IPSC Differentiation into Posterior Primitive Streak and Nephrogenic Intermediate Mesoderm

Comience lavando las células madre pluripotentes inducidas o iPSC en la placa de 6 pocillos recubierta de matriz de membrana con dos mililitros de DPBS. Aspire el DPBS con una pipeta. A continuación, agregue un mililitro de la solución de desprendimiento de celdas disponible en el mercado para separar las iPSC.

A continuación, coloque la célula en una incubadora a 37 grados durante cinco minutos. Ahora pipetee un mililitro de mTeSR en las iPSC, asegurándose de que las células se hayan separado de la superficie de plástico. Centrifugar estas células a 400 g durante tres minutos a temperatura ambiente.

Vuelva a suspender el gránulo de células, luego cuente el número de células con un hemocitómetro. A continuación, siembre un rango de densidades celulares en una placa de 6 pocillos que ha sido recubierta con una matriz de membrana. Cultivarlos con mTeSR suplementado con 10 inhibidores de la Rho-quinasa micromolar.

Cultive las placas durante la noche en una incubadora de dióxido de carbono a 37 grados centígrados. Al día siguiente, aspire el mTeSR y lave las células con dos mililitros de DPBS. A continuación, agregue dos mililitros de medio de etapa 1 a las células.

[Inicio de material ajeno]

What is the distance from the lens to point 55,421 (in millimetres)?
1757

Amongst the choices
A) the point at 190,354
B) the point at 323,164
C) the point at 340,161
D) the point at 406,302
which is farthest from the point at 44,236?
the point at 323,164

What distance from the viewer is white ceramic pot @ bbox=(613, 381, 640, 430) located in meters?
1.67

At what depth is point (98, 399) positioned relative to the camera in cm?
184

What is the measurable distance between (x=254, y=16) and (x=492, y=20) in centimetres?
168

Luego coloque las células en una incubadora a 37 grados centígrados durante cuatro días. En el cuarto día, retire el medio de la etapa 1 y lave las células con dos mililitros de DPBS. Luego agregue dos mililitros de medio de etapa 2 a las células antes de incubar las células como antes.

Desde el día cero hasta el día cuatro, las iPSC se expandieron rápidamente y adquirieron formas romboidales o triangulares. La confluencia alcanzó entre el 90 y el 100% y se acumuló uniformemente hasta el séptimo día. Tras el cultivo en suspensión, los agregados forman espontáneamente estructuras de nefronas después de disociarse en el séptimo día.